Items from a data source:
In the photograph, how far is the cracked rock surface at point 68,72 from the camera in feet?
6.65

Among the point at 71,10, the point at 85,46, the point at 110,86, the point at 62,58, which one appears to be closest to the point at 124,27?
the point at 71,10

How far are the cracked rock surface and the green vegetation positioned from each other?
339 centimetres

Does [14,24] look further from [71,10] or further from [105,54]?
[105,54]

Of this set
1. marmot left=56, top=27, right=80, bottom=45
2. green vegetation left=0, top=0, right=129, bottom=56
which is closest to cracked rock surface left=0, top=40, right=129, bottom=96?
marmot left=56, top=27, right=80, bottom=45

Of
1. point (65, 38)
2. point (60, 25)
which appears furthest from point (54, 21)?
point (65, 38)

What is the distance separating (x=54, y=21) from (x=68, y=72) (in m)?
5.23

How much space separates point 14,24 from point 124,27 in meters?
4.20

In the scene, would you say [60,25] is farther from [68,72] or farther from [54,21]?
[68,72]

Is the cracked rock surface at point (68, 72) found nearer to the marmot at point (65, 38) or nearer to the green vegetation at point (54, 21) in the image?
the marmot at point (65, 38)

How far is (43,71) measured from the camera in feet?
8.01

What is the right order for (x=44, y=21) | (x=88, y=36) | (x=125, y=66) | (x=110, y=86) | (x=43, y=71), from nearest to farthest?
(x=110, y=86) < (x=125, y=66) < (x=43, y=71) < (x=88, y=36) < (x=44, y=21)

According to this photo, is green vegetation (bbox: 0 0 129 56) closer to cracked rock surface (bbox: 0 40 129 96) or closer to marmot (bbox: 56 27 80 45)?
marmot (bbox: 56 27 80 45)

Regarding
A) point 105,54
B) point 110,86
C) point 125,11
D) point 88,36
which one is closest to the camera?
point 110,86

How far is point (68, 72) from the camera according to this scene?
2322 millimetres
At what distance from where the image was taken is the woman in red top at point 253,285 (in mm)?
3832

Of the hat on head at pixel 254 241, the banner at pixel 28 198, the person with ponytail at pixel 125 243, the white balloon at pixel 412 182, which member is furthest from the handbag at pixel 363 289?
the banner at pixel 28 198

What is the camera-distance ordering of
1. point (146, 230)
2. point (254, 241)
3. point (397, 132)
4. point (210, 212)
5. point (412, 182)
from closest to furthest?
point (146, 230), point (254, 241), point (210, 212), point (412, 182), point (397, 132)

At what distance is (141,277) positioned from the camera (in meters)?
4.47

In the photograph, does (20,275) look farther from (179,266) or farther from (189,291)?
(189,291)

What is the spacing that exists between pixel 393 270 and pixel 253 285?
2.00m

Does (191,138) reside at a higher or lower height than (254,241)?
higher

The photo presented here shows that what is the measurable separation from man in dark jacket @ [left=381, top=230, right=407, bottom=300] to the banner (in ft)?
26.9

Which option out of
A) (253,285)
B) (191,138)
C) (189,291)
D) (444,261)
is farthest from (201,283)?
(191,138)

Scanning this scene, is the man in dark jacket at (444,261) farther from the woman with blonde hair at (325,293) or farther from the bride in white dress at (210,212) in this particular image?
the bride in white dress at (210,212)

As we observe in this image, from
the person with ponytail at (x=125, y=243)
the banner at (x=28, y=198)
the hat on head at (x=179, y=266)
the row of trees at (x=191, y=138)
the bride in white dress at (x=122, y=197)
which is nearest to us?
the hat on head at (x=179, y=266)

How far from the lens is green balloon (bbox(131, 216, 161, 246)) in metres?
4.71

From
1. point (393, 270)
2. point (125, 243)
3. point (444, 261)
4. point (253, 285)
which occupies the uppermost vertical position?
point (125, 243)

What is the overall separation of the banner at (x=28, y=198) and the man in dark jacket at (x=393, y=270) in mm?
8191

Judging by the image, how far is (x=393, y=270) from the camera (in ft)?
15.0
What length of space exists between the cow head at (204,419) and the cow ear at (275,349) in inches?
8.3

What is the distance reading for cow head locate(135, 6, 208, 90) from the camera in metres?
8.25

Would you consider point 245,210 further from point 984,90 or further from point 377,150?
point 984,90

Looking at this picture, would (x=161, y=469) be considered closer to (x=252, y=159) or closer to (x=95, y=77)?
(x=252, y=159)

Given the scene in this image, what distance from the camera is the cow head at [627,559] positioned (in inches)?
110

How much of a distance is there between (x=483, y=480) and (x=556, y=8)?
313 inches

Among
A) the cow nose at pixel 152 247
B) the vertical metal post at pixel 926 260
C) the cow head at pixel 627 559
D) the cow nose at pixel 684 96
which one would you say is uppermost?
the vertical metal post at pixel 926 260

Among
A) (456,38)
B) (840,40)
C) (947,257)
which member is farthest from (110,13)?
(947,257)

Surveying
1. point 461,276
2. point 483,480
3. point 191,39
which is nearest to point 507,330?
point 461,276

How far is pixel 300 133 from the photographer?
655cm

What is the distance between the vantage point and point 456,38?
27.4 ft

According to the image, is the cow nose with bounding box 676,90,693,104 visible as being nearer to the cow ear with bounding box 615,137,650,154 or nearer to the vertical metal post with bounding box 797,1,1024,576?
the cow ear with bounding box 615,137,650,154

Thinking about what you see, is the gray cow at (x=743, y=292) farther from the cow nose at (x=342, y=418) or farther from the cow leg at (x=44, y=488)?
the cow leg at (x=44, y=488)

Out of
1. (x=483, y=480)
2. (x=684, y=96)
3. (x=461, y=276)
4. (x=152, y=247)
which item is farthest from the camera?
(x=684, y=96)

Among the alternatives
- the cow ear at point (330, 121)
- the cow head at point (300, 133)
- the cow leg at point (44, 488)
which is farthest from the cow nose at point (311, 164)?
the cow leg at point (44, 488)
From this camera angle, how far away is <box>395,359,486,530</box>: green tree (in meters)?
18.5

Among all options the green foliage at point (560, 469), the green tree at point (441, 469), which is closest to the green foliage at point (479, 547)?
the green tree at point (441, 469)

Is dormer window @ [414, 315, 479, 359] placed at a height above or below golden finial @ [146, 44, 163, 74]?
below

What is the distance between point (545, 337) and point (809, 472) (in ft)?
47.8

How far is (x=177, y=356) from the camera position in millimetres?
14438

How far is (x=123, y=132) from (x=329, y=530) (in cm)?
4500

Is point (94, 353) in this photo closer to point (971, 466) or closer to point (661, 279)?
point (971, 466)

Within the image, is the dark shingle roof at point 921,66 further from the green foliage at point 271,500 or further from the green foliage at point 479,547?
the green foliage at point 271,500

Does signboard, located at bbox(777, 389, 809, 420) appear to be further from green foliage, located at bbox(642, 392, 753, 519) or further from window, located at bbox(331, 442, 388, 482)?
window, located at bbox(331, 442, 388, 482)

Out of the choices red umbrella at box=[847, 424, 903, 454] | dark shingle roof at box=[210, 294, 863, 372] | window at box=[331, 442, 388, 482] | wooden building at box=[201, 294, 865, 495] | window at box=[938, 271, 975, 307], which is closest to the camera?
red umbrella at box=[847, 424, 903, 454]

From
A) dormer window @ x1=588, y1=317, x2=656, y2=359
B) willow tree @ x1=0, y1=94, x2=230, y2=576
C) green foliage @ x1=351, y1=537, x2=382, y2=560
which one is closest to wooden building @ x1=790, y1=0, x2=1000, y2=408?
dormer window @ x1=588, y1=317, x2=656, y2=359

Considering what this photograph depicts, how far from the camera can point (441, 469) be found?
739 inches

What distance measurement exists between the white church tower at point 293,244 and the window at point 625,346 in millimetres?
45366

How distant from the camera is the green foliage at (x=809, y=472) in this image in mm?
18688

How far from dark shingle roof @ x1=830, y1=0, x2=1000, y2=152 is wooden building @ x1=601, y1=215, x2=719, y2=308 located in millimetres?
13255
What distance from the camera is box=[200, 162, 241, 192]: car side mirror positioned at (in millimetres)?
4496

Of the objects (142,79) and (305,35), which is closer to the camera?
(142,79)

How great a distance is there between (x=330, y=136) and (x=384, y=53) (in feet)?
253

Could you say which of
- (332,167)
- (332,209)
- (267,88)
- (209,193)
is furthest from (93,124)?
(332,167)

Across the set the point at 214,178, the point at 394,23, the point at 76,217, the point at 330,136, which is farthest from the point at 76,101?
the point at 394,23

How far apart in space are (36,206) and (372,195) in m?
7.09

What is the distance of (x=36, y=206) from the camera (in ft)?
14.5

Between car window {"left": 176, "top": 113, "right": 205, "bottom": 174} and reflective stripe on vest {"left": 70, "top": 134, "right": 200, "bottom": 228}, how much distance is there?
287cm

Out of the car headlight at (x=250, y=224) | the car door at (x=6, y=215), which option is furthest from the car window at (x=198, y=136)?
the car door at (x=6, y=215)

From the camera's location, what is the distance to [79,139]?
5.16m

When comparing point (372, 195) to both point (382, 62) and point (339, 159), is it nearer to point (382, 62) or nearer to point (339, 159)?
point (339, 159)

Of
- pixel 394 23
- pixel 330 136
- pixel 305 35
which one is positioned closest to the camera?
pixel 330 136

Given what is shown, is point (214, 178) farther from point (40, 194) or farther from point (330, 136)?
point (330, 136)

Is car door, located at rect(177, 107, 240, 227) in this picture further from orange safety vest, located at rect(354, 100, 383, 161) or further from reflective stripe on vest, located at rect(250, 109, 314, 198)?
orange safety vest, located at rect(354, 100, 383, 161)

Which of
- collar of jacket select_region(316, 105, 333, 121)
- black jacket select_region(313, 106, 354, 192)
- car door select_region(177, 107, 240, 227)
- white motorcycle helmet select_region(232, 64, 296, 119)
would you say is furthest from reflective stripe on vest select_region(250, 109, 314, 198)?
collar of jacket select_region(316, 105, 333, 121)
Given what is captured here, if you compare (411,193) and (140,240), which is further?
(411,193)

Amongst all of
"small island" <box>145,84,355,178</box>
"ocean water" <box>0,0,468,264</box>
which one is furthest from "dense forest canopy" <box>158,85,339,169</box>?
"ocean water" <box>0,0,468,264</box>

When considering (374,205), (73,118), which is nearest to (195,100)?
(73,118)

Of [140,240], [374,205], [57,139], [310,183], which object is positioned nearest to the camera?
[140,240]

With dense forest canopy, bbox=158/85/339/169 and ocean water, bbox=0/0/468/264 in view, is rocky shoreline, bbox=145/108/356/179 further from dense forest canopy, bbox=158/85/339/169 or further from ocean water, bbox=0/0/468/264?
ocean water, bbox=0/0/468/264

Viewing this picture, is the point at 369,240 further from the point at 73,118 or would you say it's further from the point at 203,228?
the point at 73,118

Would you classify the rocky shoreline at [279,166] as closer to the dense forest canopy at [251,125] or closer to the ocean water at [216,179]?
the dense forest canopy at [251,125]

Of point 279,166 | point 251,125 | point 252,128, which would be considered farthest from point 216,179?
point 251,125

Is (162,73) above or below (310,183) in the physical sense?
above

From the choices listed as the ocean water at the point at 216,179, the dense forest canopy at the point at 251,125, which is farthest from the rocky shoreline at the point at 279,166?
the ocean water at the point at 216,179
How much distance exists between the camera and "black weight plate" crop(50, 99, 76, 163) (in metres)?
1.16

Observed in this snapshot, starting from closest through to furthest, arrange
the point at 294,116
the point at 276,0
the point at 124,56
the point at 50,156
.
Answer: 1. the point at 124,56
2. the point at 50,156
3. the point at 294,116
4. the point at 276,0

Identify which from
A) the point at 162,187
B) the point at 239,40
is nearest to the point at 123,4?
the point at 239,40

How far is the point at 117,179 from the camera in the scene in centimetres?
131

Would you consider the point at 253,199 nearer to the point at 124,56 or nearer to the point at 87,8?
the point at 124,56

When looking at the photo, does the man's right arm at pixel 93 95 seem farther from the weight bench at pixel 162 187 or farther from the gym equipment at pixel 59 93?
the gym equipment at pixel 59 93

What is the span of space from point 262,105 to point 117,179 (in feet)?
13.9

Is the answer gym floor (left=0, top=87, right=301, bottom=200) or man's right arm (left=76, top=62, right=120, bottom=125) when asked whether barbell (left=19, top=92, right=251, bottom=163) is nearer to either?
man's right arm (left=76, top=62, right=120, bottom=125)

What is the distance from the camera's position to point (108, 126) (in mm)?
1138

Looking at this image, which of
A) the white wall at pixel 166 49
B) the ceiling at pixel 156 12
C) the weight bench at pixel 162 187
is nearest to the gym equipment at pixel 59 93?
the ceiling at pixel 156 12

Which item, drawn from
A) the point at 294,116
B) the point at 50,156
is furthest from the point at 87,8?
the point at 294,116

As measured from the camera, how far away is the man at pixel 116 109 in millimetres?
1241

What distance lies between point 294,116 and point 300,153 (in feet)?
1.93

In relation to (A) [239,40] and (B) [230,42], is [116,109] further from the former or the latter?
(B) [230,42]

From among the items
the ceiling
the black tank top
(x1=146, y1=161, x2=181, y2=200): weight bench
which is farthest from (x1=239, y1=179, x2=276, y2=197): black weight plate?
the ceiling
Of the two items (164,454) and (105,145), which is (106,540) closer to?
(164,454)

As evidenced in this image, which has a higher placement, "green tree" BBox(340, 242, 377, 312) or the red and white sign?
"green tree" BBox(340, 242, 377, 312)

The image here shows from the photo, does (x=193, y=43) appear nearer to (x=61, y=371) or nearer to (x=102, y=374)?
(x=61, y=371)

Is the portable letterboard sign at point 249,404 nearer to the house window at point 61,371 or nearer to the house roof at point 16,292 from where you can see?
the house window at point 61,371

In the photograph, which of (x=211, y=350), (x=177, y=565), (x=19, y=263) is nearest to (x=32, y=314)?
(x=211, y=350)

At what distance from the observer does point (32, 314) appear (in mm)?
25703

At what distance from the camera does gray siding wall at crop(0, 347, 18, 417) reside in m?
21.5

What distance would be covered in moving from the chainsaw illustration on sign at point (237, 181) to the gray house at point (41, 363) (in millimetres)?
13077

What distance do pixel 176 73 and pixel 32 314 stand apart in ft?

__Written instruction__
Beginning with the line that contains "What is the distance from", quote each line exactly through the last line of the entries above, and nothing beyond them.

__Answer for this exercise__
What is the distance from the camera's position to point (108, 126) (in mm)?
1138

Looking at this image, which of
A) the white wall at pixel 166 49
B) the ceiling at pixel 156 12
C) the weight bench at pixel 162 187
is nearest to the gym equipment at pixel 59 93?
the ceiling at pixel 156 12

Which item, drawn from
A) the point at 294,116
B) the point at 50,156
is furthest from the point at 87,8?
the point at 294,116

As measured from the camera, how far away is the man at pixel 116 109 in millimetres?
1241

What distance lies between point 294,116 and point 300,153 (in feet)?
1.93

In relation to (A) [239,40] and (B) [230,42], is [116,109] further from the former or the latter?
(B) [230,42]

From among the items
the ceiling
the black tank top
(x1=146, y1=161, x2=181, y2=200): weight bench
which is farthest from (x1=239, y1=179, x2=276, y2=197): black weight plate?
the ceiling
Of the two items (164,454) and (105,145), which is (106,540) closer to?
(164,454)

As evidenced in this image, which has a higher placement, "green tree" BBox(340, 242, 377, 312) or the red and white sign?
"green tree" BBox(340, 242, 377, 312)

The image here shows from the photo, does (x=193, y=43) appear nearer to (x=61, y=371) or nearer to (x=102, y=374)?
(x=61, y=371)

Is the portable letterboard sign at point 249,404 nearer to the house window at point 61,371 or nearer to the house roof at point 16,292 from where you can see?
the house window at point 61,371

In the photograph, which of (x=211, y=350), (x=177, y=565), (x=19, y=263) is nearest to (x=32, y=314)?
(x=211, y=350)

At what distance from the observer does point (32, 314) appear (in mm)?
25703

At what distance from the camera does gray siding wall at crop(0, 347, 18, 417) reside in m?
21.5

What distance would be covered in moving from the chainsaw illustration on sign at point (237, 181) to the gray house at point (41, 363) (in millimetres)?
13077

What distance do pixel 176 73 and pixel 32 314 stand apart in ft?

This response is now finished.